BACKGROUND: Sacituzumab govitecan (SG) is a Trop-2-directed antibody-drug conjugate containing cytotoxic SN-38, the active metabolite of irinotecan. SG received accelerated US Food and Drug Administration approval for locally advanced (LA) or metastatic urothelial carcinoma (mUC) previously treated with platinum-based chemotherapy and a checkpoint inhibitor, based on cohort 1 of the TROPHY-U-01 study. Mutations in the uridine diphosphate glucuronosyltransferase 1A1 (UGT1A1) gene are associated with increased adverse events (AEs) with irinotecan-based therapies. Whether UGT1A1 status could impact SG toxicity and efficacy remains unclear. PATIENTS AND METHODS: TROPHY-U-01 (NCT03547973) is a multicohort, open-label, phase II registrational study. Cohort 1 includes patients with LA or mUC who progressed after platinum- and checkpoint inhibitor-based therapies. SG was administered at 10 mg/kg intravenously on days 1 and 8 of 21-day cycles.
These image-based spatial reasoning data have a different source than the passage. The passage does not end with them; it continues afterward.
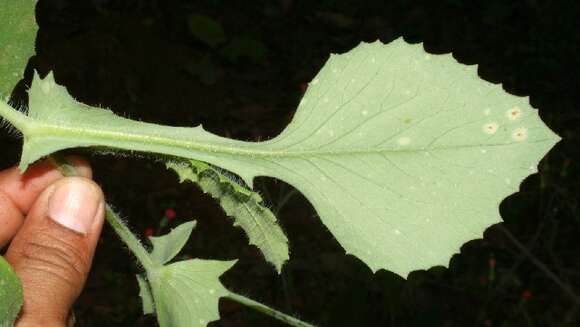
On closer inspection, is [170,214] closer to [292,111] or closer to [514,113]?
[292,111]

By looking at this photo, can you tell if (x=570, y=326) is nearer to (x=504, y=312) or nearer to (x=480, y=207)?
(x=504, y=312)

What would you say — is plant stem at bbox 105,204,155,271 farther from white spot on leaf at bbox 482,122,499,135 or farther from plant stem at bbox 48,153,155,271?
white spot on leaf at bbox 482,122,499,135

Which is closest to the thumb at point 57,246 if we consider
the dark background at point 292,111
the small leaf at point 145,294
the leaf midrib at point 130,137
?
the small leaf at point 145,294

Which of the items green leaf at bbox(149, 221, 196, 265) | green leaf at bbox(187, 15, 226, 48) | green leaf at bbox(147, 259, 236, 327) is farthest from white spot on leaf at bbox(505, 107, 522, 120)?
green leaf at bbox(187, 15, 226, 48)

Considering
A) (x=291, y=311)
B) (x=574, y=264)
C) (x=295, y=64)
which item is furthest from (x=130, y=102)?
(x=574, y=264)

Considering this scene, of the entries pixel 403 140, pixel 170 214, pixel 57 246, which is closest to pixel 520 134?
pixel 403 140
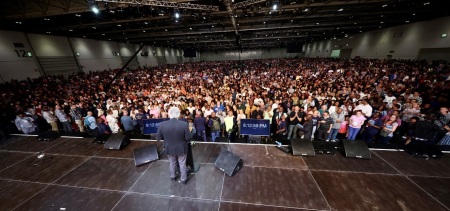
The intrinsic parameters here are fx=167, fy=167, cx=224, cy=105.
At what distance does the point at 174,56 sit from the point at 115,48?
70.7ft

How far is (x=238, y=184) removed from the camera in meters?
3.57

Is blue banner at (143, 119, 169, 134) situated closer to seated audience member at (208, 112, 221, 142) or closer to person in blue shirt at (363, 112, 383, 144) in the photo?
seated audience member at (208, 112, 221, 142)

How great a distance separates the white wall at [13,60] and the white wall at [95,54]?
15.2ft

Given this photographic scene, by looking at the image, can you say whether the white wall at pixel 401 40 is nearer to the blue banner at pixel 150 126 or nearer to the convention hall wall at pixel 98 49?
the convention hall wall at pixel 98 49

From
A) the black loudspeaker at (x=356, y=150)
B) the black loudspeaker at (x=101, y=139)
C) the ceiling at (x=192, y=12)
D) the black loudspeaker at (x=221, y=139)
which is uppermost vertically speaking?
the ceiling at (x=192, y=12)

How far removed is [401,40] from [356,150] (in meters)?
23.1

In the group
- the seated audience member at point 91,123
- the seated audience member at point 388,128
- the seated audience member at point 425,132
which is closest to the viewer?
the seated audience member at point 425,132

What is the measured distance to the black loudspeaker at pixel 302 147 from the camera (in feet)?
14.6

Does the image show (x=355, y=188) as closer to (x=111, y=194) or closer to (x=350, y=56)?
(x=111, y=194)

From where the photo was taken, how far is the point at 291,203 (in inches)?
121

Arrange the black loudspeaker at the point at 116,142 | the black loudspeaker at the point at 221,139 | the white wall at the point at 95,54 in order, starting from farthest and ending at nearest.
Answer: the white wall at the point at 95,54 < the black loudspeaker at the point at 221,139 < the black loudspeaker at the point at 116,142

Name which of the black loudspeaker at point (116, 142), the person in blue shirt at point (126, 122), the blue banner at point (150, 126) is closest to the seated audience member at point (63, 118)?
the person in blue shirt at point (126, 122)

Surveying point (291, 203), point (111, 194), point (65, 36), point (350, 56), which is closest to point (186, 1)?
point (111, 194)

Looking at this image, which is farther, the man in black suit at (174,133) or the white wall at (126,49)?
the white wall at (126,49)
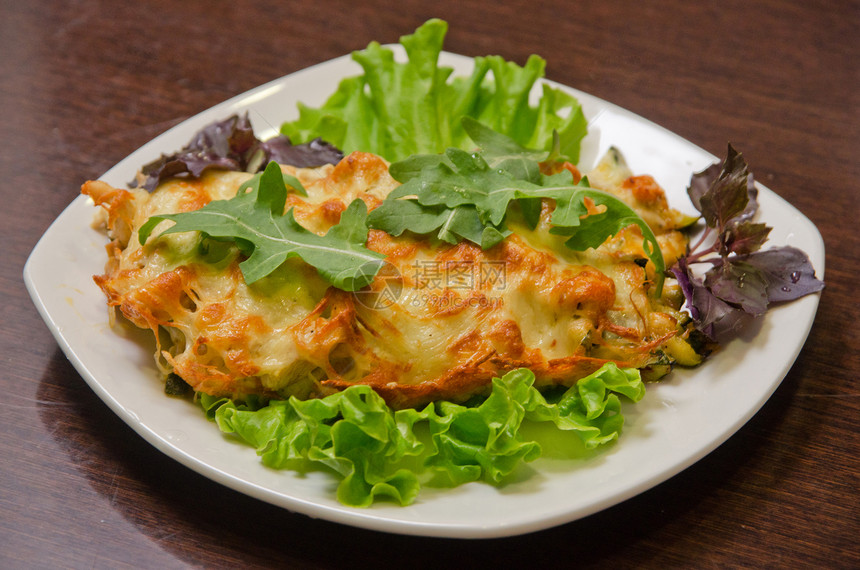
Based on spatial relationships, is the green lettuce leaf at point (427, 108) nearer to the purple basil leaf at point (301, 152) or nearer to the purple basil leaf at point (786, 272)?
the purple basil leaf at point (301, 152)

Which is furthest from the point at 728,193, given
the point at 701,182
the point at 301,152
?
the point at 301,152

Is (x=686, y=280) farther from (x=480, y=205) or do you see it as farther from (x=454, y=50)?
(x=454, y=50)

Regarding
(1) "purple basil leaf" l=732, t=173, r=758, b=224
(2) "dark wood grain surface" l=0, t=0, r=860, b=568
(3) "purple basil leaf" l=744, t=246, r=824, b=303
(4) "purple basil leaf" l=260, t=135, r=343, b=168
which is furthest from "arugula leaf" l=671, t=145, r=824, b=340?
(4) "purple basil leaf" l=260, t=135, r=343, b=168

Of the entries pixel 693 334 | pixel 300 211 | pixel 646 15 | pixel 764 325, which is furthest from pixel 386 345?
pixel 646 15

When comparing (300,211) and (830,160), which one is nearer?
(300,211)

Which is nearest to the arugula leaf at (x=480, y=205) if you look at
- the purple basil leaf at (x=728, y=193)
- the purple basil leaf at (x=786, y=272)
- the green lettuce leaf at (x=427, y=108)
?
the purple basil leaf at (x=728, y=193)

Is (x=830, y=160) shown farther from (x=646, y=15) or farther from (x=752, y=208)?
(x=646, y=15)

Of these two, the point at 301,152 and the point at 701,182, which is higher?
the point at 701,182
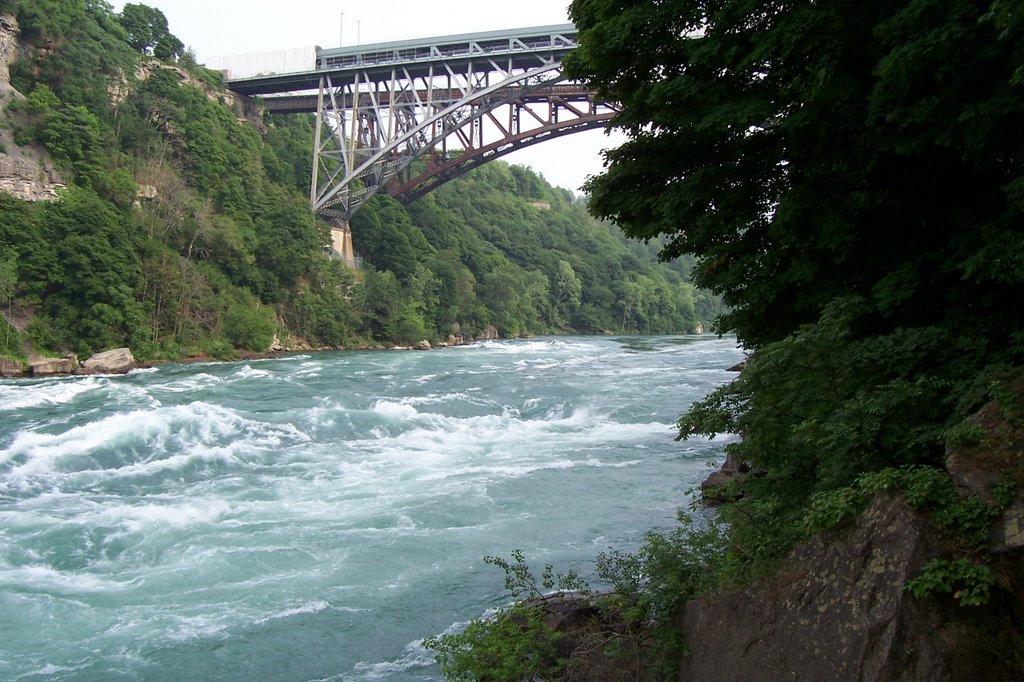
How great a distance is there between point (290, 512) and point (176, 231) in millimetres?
22718

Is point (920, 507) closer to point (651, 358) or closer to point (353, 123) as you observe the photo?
point (651, 358)

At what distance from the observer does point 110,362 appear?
21734 mm

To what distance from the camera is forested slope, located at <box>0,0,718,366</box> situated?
2333 cm

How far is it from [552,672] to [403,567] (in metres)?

The primary endpoint was objective response rate (ORR) per central review; secondary endpoints included progression-free survival, overall survival, and safety. Post hoc safety analyses were exploratory with descriptive statistics. Updated analyses include longer follow-up. RESULTS: Cohort 1 included 113 patients. At a median follow-up of 10.5 months, ORR was 28% (95% CI 20.2% to 37.6%). Median progression-free survival and overall survival were 5.4 months (95% CI 3.5-6.9 months) and 10.9 months (95% CI 8.9-13.8 months), respectively. Occurrence of grade ≥3 treatment-related AEs and treatment-related discontinuation were consistent with prior reports. UGT1A1 status was wildtype (∗1|∗1) in 40%, heterozygous (∗1|∗28) in 42%, homozygous (∗28|∗28) in 12%, and missing in 6% of patients. In patients with ∗1|∗1, ∗1|∗28, and ∗28|∗28 genotypes, any grade treatment-related AEs occurred in 93%, 94%, and 100% of patients, respectively, and were managed similarly regardless of UGT1A1 status. CONCLUSIONS: With longer follow-up, the ORR remains high in patients with heavily pretreated LA or mUC. Safety data were consistent with the known SG toxicity profile. AE incidence varied across UGT1A1 subgroups; however, discontinuation rates remained relatively low for all groups.